--- Working data ---
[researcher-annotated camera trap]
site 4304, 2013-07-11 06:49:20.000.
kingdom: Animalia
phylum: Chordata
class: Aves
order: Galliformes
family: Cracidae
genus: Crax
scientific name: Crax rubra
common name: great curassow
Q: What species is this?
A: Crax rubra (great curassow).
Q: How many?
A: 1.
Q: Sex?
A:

--- Work to be completed ---
An exact retyping of every line in the records is needed.

--- Solution for this problem ---
[researcher-annotated camera trap]
site 4304, 2013-07-11 06:49:20.000.
kingdom: Animalia
phylum: Chordata
class: Aves
order: Galliformes
family: Cracidae
genus: Crax
scientific name: Crax rubra
common name: great curassow
Q: What species is this?
A: Crax rubra (great curassow).
Q: How many?
A: 1.
Q: Sex?
A:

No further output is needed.